| As an engineer I find myself in this type of situation quite often - if anyone can point me to some good resources or has any advice, I'd be quite grateful: - Some non-technical stakeholder comes to me and says "can we solve this problem with Machine Learning?" usually it's something like "there need to be two supervisors on the factory floor at all times, and I want an email alert everytime there are less than 2 supervisors for more than 20 minutes" - I ask for some sample footage to build a prototype and get a few very poor quality videos, at a very different standard from what I see in most of these tutorials. - I find some pre-trained model that is able to do people detection or face detection and return bounding rectangles and download it in whatever form - After about 30 minutes of fiddling and googling errors, I run it against the sample footage - I get about 60% accuracy - this is no good. Where do I go from here? Keep trying different models? There are all sorts of models like YOLO and SSD and RetinaNet and YOLO2 and YOLO3. - At some point I try a bunch of models and all of them are at best 75% good. At this point I figure I should train it with my own dataset, and so I guess I need to arrange to have this stuff labelled. In my experience stakeholders are usually willing to appoint someone to do it but they want to know how much footage they need to label and whether their team will need special training to do the labelling and after it's all done is this even going to work? What are some effective / opinionated workflows for this part of the overall process that have worked well for you? What's a labelling tool that non-technical users can use intuitively? How good are tools/services like Mechanical Turk and Ground Truth? This part of the process costs time and money - stakeholders, particularly managers who are non-technical tend to want an answer beforehand - "If we spend all this time and money labelling footage, how well is this going to work? How much footage do we need to label?". How do you handle these kinds of conversations? I find this space fairly well-populated with ML tutorials and resources but haven't been able to find content that is focused on this part of the process. |
I believe your issue can be easily solved - have supervisors wear a distinctive color from a non-supervisor.
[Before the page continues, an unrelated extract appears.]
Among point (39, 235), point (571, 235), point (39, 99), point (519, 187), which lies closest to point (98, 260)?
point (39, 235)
For example let's say it's yellow.
OK so now you have yellow wearing supervisors and everyone else. To resolve the issue you have described acquire a month or so of footage, with labels per minute describing how many yellow wearing supervisors and how many people (in total) there are.
So the data you have is:
1. Yellow wearing supervisors
2. Total amount of workers on the floor
Then with this data you can train a network to do what you're describing pretty easily. Assuming there are a lot of workers on the floor, trying to do person detection or face detection would require too much data. Just have a uniform enforced and train on the colors/presence.